According to the above design criteria, a magnetically jammed steerable robotic catheter is designed (Fig. 1). It mainly consists of a magnetic tip and a catheter body (Fig. 1a), both of which have a hollow working channel. In the working channel, a polyether ether ketone (PEEK) tube runs through the entire catheter (Fig. 1b). The PEEK tube not only provides a low-friction inner surface for smooth delivery of surgical tools but also can freely slide axially within the catheter. During navigation, the PEEK tube is retracted proximal to the magnetic tip, allowing the tip to remain maximally soft and compliant. Upon reaching the target position, internal tools can be advanced through the PEEK tube and operate on the target. The sharpened distal tip of the PEEK tube can also be extended beyond the magnetic tip and perform puncture. The magnetic tip consists of two concentric soft silicone tubes and plenty of micron-sized iron particles wrapped by the two tubes.

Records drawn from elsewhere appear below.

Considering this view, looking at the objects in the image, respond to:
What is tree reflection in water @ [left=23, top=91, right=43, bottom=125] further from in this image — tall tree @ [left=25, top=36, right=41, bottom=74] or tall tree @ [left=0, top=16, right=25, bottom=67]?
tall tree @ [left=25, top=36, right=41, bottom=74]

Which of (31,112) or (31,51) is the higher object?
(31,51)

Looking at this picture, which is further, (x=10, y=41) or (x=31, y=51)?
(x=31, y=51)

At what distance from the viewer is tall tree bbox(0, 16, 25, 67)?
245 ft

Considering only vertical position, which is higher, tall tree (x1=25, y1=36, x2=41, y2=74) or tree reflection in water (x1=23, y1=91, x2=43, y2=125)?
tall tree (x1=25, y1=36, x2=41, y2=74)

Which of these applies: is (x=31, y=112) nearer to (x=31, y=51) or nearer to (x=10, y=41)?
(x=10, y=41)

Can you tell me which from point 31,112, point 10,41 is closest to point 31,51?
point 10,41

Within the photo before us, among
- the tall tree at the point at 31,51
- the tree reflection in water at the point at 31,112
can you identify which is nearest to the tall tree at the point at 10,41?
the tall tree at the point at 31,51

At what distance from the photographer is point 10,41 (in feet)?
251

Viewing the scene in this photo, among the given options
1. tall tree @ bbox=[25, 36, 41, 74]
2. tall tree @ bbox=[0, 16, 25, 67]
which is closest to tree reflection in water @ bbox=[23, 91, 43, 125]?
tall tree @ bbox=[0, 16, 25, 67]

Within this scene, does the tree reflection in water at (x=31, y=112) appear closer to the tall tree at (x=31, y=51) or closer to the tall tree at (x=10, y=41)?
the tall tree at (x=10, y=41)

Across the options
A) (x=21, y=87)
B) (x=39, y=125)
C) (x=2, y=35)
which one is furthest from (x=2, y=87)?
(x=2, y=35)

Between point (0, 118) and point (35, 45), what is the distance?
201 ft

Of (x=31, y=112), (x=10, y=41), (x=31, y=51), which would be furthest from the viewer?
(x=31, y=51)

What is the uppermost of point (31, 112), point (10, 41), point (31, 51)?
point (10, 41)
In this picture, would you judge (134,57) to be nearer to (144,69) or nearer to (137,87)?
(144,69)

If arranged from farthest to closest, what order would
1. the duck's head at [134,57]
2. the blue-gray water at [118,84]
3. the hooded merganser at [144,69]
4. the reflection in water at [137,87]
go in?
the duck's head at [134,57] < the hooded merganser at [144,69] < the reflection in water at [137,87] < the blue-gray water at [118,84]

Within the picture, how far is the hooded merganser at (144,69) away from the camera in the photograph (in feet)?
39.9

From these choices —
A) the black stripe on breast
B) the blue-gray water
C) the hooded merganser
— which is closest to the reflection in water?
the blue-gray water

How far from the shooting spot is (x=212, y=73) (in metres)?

The catheter body has a balloon on its distal end, which can anchor the root of the magnetic tip to the inner wall of the blood vessel.
Design of magnetically jammed steerable catheter. 
The fabrication of a magnetic catheter includes three steps.
Clamping of the magnetic tip (Fig. 1c). Insert an alignment rod coaxially into the blind hole of the base. Slide the inner tube over the rod until it sits on the base. Then place the outer tube onto the base so that its top end face is flush with that of the inner tube. Close the two-sided clamps to wrap the outer tube and secure them with threaded fasteners. This step ensures that the inner and outer tubes are strictly concentric and not inflated by the filling pressure of particles. Particle encapsulation (Fig. 1d). Using a microfunnel, fill the annular cavity between the inner and outer tubes with soft-magnetic particles. Densify the particles with a small vibration motor to eliminate voids caused by interparticle frictional self-locking. Once the cavity is fully filled, dispense adhesive to seal the top end faces of the inner and outer tubes. Invert the fixture, remove the catheter, trim the portion of the outer tube protruding beyond the inner tube, and repeat the vibration-densification and glue dispensing to seal the bottom end faces, yielding the magnetic tip. This step ensures the particles are densely packed and reliably encapsulated. Catheter integration (Fig. 1e). Thread a PEEK tube sequentially through the balloon catheter and the magnetic tip, then bond the mating interfaces between the catheter body and the tip with adhesive. The resulting assembly is a magnetic catheter. This step ensures smooth delivery of internal tools due to the much lower friction against the PEEK tube compared to silicone. Additionally, the PEEK tube remains axially slidable, allowing it to be retracted proximal to the magnetic tip during navigation to maintain maximal tip softness and extended with a sharp needle for puncture upon reaching the target.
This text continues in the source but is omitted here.